**What to do:** Could you return each of the rows below word for word, leaving out the pictures?

::::

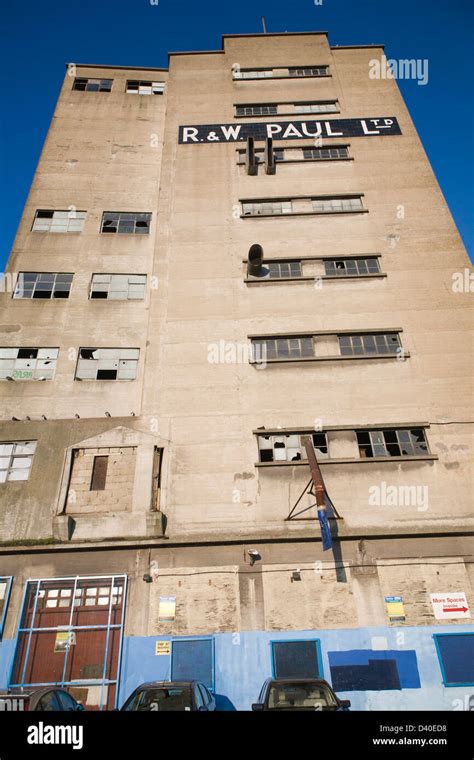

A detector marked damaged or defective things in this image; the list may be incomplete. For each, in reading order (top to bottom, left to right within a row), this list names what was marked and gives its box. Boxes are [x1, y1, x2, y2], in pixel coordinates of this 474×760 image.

broken window [312, 196, 364, 214]
broken window [32, 209, 86, 233]
broken window [100, 212, 151, 236]
broken window [324, 258, 380, 276]
broken window [13, 272, 73, 298]
broken window [90, 272, 146, 298]
broken window [252, 338, 314, 362]
broken window [338, 332, 402, 356]
broken window [0, 348, 58, 380]
broken window [75, 348, 139, 380]
broken window [0, 440, 36, 480]
broken window [90, 454, 108, 490]
broken window [258, 434, 328, 464]
broken window [356, 428, 430, 458]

::::

**Finished task:**
A detector marked damaged or defective things in this image; the list may be incomplete. For each, in reading order (top to bottom, left to right within a row), this list names what was marked and gives its box. Boxes are [x1, y1, x2, y2], in pixel coordinates of this 474×760 image.

broken window [312, 196, 364, 214]
broken window [32, 209, 86, 233]
broken window [100, 212, 151, 236]
broken window [324, 258, 380, 276]
broken window [13, 272, 73, 298]
broken window [90, 272, 146, 298]
broken window [252, 338, 314, 362]
broken window [338, 332, 402, 356]
broken window [0, 348, 58, 380]
broken window [75, 348, 139, 380]
broken window [0, 440, 36, 480]
broken window [90, 454, 108, 490]
broken window [258, 434, 328, 464]
broken window [356, 428, 430, 458]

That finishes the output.